A cursory look at Table 1 shows that two subsets of size three yielded the same hit rates. Assuming the subset of size three gave the highest hit rate, the subset of choice may be based on predictor set collection- a researcher judgment call [26].

For the same data set, using our proposed rule as a preprocessing step, the P + 1 analysis resulted in assessing seven (7) subsets of predictor variables. The summary of the seven predictor variables associated hit rates (or individual contributions) and their combined contribution (or cutoff hit rate) are presented in Table 2.

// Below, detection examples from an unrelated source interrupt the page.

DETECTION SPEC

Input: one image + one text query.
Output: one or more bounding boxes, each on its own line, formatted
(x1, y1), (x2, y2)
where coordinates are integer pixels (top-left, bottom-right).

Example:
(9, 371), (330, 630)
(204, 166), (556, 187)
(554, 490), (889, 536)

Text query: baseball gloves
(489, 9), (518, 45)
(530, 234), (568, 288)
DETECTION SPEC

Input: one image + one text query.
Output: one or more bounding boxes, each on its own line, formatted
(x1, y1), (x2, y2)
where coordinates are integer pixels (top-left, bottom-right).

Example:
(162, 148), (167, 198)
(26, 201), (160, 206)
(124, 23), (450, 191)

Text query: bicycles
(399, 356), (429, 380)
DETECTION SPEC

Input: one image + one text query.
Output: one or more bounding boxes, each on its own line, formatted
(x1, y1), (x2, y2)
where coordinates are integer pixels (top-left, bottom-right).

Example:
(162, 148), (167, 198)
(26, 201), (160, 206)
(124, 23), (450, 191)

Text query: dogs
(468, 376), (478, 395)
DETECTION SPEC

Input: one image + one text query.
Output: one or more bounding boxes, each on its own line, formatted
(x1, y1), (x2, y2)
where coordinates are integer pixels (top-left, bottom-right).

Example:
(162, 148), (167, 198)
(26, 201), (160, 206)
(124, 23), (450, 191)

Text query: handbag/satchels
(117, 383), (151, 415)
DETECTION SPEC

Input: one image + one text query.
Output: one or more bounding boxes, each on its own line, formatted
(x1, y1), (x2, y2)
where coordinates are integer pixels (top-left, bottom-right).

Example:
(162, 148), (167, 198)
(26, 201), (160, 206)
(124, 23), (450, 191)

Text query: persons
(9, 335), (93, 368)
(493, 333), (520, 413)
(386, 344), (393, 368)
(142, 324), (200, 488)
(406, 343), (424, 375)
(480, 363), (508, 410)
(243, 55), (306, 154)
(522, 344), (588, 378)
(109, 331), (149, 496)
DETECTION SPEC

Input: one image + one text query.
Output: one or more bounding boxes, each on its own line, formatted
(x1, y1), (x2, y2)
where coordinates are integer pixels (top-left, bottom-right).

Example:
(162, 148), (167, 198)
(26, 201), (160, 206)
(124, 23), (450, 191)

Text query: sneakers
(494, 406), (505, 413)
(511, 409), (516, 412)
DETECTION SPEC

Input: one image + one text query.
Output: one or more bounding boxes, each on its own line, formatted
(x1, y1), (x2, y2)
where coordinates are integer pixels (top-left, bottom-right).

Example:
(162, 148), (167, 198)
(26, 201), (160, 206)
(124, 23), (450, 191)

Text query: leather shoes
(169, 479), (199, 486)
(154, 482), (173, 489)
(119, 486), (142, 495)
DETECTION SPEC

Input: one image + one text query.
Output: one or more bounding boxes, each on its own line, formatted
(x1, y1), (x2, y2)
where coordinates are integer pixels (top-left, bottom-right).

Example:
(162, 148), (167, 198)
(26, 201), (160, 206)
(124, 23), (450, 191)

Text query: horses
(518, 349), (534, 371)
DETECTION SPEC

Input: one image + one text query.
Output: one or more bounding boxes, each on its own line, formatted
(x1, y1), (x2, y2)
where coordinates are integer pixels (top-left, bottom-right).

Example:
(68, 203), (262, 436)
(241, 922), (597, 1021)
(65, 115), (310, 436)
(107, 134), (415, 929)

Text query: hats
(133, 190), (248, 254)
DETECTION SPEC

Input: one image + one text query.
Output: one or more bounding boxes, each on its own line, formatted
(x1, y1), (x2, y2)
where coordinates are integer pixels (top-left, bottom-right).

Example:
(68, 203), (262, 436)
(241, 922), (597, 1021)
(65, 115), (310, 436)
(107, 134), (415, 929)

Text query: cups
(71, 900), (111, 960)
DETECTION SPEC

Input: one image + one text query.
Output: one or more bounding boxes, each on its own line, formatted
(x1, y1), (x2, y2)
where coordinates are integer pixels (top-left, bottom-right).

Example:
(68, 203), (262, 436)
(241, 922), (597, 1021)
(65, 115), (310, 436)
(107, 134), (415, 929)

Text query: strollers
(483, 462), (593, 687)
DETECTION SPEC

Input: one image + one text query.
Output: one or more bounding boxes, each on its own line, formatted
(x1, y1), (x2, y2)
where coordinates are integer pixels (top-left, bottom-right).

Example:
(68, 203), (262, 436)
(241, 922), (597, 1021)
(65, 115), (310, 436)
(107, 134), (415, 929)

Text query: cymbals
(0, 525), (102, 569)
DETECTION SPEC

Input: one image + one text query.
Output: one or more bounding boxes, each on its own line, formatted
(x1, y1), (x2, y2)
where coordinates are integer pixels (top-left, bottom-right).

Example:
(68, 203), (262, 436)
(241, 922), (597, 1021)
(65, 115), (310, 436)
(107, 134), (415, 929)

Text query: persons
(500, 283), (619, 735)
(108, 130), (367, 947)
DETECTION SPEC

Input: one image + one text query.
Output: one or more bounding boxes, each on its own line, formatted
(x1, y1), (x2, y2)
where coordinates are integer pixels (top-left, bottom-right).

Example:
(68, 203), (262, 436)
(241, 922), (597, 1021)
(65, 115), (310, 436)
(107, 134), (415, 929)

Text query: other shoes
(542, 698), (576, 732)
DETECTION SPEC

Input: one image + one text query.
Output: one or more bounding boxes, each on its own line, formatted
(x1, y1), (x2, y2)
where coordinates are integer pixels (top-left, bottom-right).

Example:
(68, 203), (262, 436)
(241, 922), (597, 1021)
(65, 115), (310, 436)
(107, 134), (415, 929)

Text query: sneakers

Table 2 Summary of predictor variables associated hit rates

Full size table

From the results in column 2 of Table 2, four predictor variables with asterisked associated hit rates out of the seven predictor variables were less than the cutoff hit rate, $P_C^{\left( a\right) } $ value of 87 %. These four predictor variables that gave the best significant independent and combined contribution becomes the “superior subset” to be retained.

5.2 Case2- a Data Sample Regarding University Demonstration Secondary School (UDSS) Students’ Academic Records, University of Benin, Nigeria

Beside the Japanese banks data, we also used a second real data set or historical sample 2 to serve as validation for the first result. Historical sample 2 involves students’ academic records for junior secondary school (JSS) 2, in University Demonstration Secondary School (UDSS), University of Benin, Nigeria [28]. The data set involves average scores for the three terms obtained for eleven (11) subjects which include:

(1)
English Language ($\hbox {X}_{1})$,
(2)
Mathematics ($\hbox {X}_{2})$,
(3)
Integrated Science ($\hbox {X}_{3})$,
(4)
Social Studies ($\hbox {X}_{4})$
(5)
Introductory Technology ($\hbox {X}_{5})$,
(6)
Business Studies ($\hbox {X}_{6})$
(7)
Home Economics ($\hbox {X}_{7})$,
(8)
Agricultural Science ($\hbox {X}_{8})$,
(9)
Fine Art ($\hbox {X}_{9})$,
(10)
Physical and Health Education ($\hbox {X}_{10})$, and
(11)
Computer Studies ($\hbox {X}_{11})$.

For this data set, the all possible subset approach gave a best subset of seven variables. The summary of hit rates for all possible variable subsets from the 2-group students’ academic records, are presented in Table 3.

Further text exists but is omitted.